A quantitative evaluation has been carried out to compare the different model combinations integrated into TALOS. This evaluation is based on five key metrics that assess the system's performance on detection and segmentation results, yielding an average final score. Additionally, the average execution time is reported for each tested pipeline configuration.
Specifically, six possible TALOS model combinations were evaluated and their results compared against the ground truth of the LVIS dataset, which provides detailed object instance annotations and segmentation masks. The LVIS data was carefully adapted to match the TALOS output format for direct comparison. A random subset of 1,000 images was processed by TALOS, and the semantic instance segmentation results were assessed using the following five metrics:
- Detection count: Measures the difference between the number of object detections produced by TALOS and the number of instances in the ground truth.
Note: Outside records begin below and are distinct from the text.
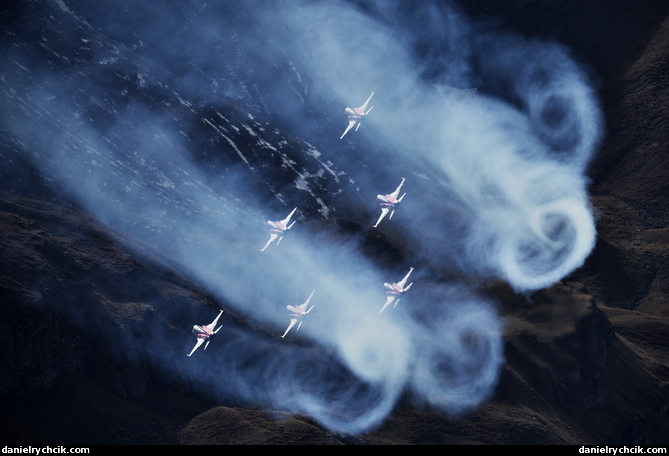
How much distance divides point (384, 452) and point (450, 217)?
62.9 meters

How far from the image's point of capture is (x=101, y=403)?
124 m

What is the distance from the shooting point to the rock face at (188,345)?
120812 millimetres

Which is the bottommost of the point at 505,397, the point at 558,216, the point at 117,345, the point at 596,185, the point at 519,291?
the point at 117,345

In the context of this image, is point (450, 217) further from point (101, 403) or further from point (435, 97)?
point (101, 403)

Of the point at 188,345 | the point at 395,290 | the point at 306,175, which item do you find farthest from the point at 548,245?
the point at 188,345

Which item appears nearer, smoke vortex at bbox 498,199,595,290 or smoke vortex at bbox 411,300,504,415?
smoke vortex at bbox 411,300,504,415

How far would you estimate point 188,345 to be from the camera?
136 meters

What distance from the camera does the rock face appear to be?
12081cm

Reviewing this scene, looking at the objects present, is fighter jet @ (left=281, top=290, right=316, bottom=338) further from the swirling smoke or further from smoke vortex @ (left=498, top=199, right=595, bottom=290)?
smoke vortex @ (left=498, top=199, right=595, bottom=290)

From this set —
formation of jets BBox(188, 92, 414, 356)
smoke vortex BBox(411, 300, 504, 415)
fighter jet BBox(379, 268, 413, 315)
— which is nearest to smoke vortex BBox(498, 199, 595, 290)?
smoke vortex BBox(411, 300, 504, 415)

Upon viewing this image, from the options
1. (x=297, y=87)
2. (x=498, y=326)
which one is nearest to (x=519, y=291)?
(x=498, y=326)

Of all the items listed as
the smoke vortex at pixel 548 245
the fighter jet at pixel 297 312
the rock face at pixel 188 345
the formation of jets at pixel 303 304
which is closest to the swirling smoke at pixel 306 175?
the smoke vortex at pixel 548 245

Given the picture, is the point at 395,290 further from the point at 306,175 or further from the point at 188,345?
the point at 306,175

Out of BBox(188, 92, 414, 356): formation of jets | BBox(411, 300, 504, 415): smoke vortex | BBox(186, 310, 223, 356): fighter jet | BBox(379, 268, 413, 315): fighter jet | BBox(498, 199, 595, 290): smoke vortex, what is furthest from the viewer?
BBox(498, 199, 595, 290): smoke vortex
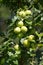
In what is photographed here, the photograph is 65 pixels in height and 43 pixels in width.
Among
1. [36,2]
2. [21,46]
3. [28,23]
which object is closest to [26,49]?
[21,46]

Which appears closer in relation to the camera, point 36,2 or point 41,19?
point 41,19

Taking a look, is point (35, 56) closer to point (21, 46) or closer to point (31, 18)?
point (21, 46)

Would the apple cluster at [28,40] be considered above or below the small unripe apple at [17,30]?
below

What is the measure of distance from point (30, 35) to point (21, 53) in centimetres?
11

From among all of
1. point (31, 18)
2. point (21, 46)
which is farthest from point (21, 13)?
point (21, 46)

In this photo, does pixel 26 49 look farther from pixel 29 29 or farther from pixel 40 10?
pixel 40 10

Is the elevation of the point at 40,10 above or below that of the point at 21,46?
above

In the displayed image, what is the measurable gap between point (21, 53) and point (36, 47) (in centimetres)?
11

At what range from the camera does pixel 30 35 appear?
5.48 feet

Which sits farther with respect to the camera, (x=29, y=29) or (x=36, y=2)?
(x=36, y=2)

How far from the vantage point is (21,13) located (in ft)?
5.64

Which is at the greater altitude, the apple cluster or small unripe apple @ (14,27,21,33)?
small unripe apple @ (14,27,21,33)

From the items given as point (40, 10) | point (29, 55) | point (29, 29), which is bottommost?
point (29, 55)

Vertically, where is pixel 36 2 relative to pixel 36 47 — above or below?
above
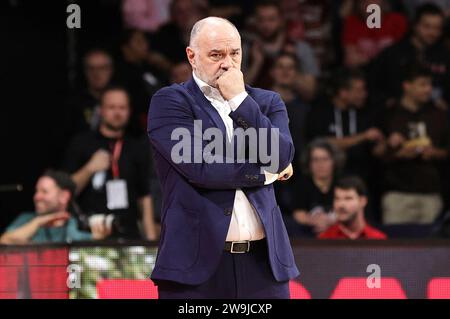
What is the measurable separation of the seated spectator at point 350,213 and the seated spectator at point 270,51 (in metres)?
1.83

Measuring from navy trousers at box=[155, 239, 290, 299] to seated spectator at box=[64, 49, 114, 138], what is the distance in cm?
460

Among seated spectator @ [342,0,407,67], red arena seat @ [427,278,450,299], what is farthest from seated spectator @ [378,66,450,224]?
red arena seat @ [427,278,450,299]

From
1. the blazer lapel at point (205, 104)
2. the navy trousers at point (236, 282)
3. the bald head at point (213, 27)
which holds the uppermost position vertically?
the bald head at point (213, 27)

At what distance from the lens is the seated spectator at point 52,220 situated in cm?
696

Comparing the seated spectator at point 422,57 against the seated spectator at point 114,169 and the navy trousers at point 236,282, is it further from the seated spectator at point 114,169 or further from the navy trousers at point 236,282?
the navy trousers at point 236,282

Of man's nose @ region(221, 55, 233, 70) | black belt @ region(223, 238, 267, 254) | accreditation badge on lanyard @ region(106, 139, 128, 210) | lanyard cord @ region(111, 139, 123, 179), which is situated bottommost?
black belt @ region(223, 238, 267, 254)

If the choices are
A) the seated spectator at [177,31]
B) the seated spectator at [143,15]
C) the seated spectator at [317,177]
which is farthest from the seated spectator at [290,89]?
the seated spectator at [143,15]

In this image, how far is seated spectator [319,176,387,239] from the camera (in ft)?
22.7

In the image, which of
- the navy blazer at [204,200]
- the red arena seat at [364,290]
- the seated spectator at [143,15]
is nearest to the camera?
the navy blazer at [204,200]

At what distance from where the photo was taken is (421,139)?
8.37 m

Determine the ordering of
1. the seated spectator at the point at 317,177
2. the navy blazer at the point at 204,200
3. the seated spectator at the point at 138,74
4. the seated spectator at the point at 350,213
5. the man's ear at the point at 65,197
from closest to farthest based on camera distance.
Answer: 1. the navy blazer at the point at 204,200
2. the seated spectator at the point at 350,213
3. the man's ear at the point at 65,197
4. the seated spectator at the point at 317,177
5. the seated spectator at the point at 138,74

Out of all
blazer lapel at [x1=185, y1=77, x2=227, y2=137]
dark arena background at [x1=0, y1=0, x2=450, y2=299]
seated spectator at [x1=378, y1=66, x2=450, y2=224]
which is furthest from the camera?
seated spectator at [x1=378, y1=66, x2=450, y2=224]

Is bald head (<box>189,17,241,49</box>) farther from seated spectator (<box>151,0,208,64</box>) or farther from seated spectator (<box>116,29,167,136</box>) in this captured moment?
seated spectator (<box>151,0,208,64</box>)
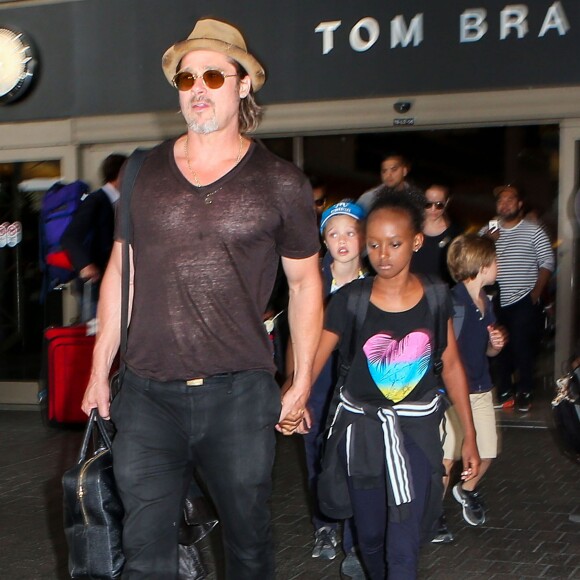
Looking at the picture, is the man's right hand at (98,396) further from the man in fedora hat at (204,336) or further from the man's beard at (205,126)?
the man's beard at (205,126)

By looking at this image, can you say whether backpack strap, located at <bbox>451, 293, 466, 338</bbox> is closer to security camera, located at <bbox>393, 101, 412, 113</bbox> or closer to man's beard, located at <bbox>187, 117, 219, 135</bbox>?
man's beard, located at <bbox>187, 117, 219, 135</bbox>

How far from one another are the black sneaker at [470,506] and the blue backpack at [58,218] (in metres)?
4.33

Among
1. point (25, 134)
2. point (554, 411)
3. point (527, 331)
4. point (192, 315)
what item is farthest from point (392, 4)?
point (192, 315)

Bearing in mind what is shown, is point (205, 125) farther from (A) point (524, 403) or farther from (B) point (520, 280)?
(A) point (524, 403)

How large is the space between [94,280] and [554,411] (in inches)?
150

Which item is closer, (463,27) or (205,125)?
(205,125)

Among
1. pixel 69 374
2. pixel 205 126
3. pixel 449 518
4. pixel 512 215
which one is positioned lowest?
pixel 449 518

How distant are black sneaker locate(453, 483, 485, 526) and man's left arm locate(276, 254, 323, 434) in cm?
252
The score is computed using a custom function, penalizing large discrepancies between detected and actual object counts.
- Label precision: Quantifies the proportion of semantic labels detected by TALOS that are also present in the ground truth, reflecting the accuracy in the assignment of object categories.
- Label recall: Measures the proportion of ground truth semantic labels that are correctly identified by TALOS, indicating the system’s ability to recover all relevant categories present in the image.
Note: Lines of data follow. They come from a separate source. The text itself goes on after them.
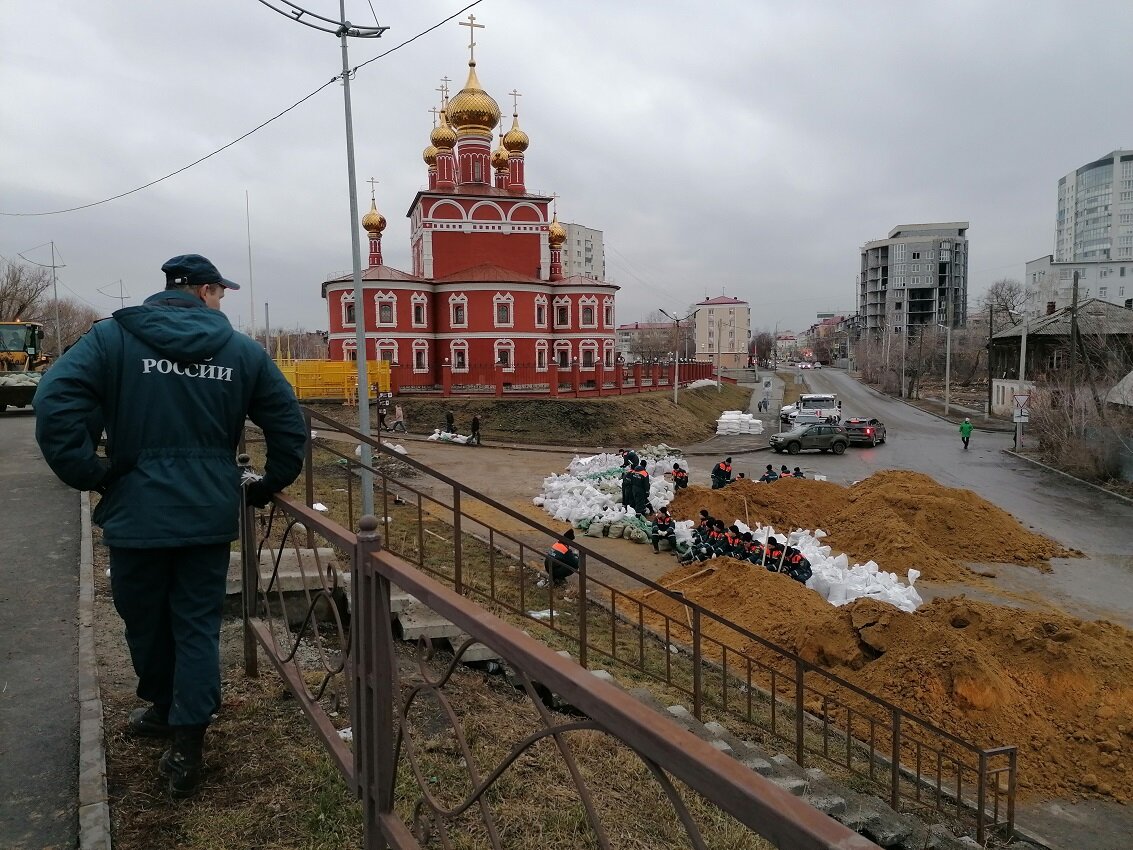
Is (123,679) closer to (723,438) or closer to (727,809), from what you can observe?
(727,809)

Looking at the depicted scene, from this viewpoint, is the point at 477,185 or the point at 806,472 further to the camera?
the point at 477,185

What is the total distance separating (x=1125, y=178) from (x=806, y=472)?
109185 millimetres

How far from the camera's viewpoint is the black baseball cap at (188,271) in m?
2.98

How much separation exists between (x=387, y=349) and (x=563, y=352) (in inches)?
394

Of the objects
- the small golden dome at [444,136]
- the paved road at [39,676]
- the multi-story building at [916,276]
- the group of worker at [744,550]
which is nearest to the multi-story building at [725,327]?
the multi-story building at [916,276]

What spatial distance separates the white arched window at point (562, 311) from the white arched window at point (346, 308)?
36.4ft

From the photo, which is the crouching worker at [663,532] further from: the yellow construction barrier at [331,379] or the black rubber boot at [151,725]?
the yellow construction barrier at [331,379]

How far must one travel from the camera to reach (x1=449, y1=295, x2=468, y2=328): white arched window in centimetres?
3916

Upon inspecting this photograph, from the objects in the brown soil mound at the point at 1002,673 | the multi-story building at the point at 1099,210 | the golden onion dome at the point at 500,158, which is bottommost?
the brown soil mound at the point at 1002,673

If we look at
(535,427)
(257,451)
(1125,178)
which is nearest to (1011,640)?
(257,451)

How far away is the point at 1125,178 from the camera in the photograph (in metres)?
103

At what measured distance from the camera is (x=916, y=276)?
102 metres

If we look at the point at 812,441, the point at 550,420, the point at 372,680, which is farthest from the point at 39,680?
the point at 812,441

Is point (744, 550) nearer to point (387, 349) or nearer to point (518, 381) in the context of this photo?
point (518, 381)
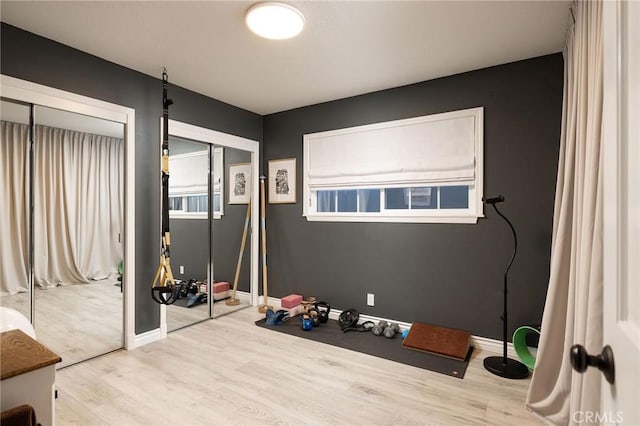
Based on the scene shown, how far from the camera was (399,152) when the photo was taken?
338 cm

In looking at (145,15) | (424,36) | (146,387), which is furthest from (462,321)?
(145,15)

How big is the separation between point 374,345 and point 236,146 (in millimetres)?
2836

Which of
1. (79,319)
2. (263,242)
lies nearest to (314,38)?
(263,242)

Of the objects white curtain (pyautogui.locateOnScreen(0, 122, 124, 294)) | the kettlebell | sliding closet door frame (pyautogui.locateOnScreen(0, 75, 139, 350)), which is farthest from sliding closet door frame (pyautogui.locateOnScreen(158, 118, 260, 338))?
the kettlebell

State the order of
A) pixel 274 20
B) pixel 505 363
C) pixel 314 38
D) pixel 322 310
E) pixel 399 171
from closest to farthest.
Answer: pixel 274 20 → pixel 314 38 → pixel 505 363 → pixel 399 171 → pixel 322 310

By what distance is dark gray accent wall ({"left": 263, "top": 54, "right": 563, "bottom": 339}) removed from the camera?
107 inches

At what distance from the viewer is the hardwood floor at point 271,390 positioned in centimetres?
196

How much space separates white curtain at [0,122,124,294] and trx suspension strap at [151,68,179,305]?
377mm

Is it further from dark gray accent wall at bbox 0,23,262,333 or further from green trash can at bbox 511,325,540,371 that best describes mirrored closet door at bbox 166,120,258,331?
green trash can at bbox 511,325,540,371

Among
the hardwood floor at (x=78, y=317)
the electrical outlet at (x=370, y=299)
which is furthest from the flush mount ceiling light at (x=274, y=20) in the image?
the electrical outlet at (x=370, y=299)

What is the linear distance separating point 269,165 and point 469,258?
108 inches

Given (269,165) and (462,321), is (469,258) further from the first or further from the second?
(269,165)

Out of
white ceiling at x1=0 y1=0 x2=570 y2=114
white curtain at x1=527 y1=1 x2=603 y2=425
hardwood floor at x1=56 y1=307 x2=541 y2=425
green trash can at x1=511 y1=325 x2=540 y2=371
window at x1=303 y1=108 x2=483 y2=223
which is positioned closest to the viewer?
white curtain at x1=527 y1=1 x2=603 y2=425

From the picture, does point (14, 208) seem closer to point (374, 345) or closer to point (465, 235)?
point (374, 345)
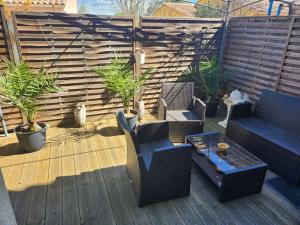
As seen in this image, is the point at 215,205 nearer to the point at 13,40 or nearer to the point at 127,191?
the point at 127,191

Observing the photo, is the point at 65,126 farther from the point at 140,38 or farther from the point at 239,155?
the point at 239,155

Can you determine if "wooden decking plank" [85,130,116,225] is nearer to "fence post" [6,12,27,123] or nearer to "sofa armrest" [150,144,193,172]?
"sofa armrest" [150,144,193,172]

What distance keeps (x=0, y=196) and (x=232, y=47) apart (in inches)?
185

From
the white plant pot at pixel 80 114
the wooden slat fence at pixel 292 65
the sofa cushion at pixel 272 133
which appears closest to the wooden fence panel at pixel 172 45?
the white plant pot at pixel 80 114

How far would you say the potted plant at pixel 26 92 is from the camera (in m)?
3.02

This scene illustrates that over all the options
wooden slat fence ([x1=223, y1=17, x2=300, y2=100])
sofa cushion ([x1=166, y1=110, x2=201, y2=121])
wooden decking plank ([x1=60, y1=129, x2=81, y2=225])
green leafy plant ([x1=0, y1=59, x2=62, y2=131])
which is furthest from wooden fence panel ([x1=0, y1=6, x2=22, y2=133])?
wooden slat fence ([x1=223, y1=17, x2=300, y2=100])

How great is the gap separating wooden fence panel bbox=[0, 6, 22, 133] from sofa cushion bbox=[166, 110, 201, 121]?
2.57 meters

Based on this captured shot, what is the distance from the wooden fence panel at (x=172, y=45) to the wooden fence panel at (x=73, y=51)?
1.31ft

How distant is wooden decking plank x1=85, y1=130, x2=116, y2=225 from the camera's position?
85.3 inches

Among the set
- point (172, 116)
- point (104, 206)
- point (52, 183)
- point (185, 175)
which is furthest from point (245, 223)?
point (52, 183)

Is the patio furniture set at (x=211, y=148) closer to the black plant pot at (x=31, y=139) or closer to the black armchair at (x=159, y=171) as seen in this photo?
the black armchair at (x=159, y=171)

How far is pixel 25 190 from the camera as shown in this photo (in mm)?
2523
- Bbox similarity: Assesses the localization quality of detected bounding boxes for matched labels, using the Intersection over Union (IoU) metric between predicted and ground truth boxes.
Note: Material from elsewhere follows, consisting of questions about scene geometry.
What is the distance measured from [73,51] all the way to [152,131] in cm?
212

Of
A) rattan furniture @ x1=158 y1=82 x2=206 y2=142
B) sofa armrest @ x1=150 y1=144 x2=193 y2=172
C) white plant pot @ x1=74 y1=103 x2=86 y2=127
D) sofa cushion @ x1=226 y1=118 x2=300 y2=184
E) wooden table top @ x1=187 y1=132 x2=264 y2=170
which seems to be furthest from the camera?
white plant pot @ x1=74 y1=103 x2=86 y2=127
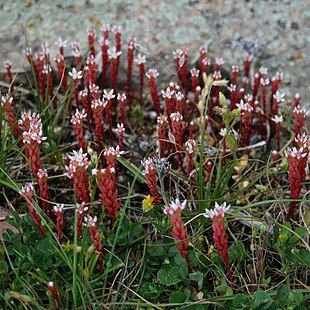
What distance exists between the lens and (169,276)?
2.88 m

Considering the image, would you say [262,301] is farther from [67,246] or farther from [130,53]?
[130,53]

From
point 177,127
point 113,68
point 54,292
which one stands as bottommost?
point 54,292

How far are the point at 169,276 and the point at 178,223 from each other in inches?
11.5

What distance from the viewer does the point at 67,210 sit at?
3451 mm

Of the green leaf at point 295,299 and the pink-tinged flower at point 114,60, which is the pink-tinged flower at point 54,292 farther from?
the pink-tinged flower at point 114,60

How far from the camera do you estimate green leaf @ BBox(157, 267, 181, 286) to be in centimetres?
285

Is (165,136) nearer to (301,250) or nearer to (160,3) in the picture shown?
(301,250)

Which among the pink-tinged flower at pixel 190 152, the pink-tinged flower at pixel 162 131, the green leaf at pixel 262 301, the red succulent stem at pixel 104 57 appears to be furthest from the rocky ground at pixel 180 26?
the green leaf at pixel 262 301

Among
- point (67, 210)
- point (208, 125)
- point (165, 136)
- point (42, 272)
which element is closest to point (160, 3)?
point (208, 125)

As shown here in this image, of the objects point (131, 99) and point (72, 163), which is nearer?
point (72, 163)

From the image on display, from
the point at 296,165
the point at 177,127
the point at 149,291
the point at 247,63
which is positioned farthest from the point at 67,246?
the point at 247,63

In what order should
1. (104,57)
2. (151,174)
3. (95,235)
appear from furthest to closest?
1. (104,57)
2. (151,174)
3. (95,235)

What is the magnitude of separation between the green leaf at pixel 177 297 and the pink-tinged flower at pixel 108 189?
464 mm

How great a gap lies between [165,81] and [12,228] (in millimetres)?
1602
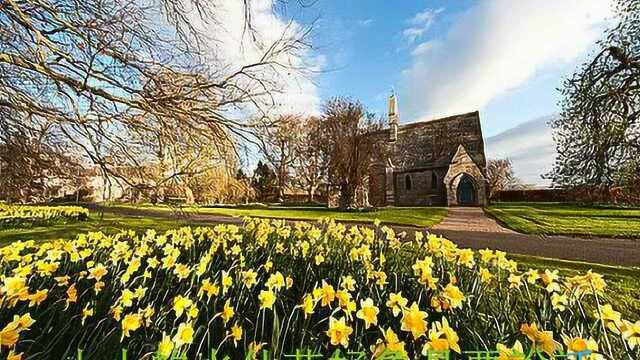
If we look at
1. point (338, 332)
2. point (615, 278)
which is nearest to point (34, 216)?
point (338, 332)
- Mask similarity: Evaluates the quality of the binary segmentation masks for matched bounding boxes, again using the IoU metric to compare predicted and ground truth masks.
The average final score is computed as the mean of the five previous metrics. Additionally, the average inference time per pipeline configuration is reported.
Please note that only the Tagging models are shown in the evaluation results, as the Location stage for every case was performed using Grounding DINO, and the Segmentation stage was performed using SAM2 (Segment Anything Model 2).
| TAGGING MODEL(S) | Detection count | Label precision | Label recall | BBox sim. | Mask sim. | Avg final score | Avg exec. time (s) |
|---|---|---|---|---|---|---|---|
| MiniCPM | 68.88 | 40.88 | 41.92 | 75.26 | 71.09 | 59.61 | 1.63 |
| Gemma | 58.80 | 30.79 | 58.73 | 75.43 | 71.99 | 59.15 | 8.11 |
| Qwen | 58.01 | 29.78 | 59.73 | 74.90 | 72.02 | 58.89 | 4.18 |
| MiniCPM + MiniCPM | 65.34 | 27.65 | 47.08 | 74.68 | 72.28 | 57.41 | 2.68 |
| LLaVA + MiniCPM | 64.92 | 28.60 | 43.58 | 74.78 | 70.88 | 56.55 | 5.63 |
| RAM Plus | 66.22 | 26.32 | 49.50 | 71.15 | 68.86 | 56.41 | 0.63 |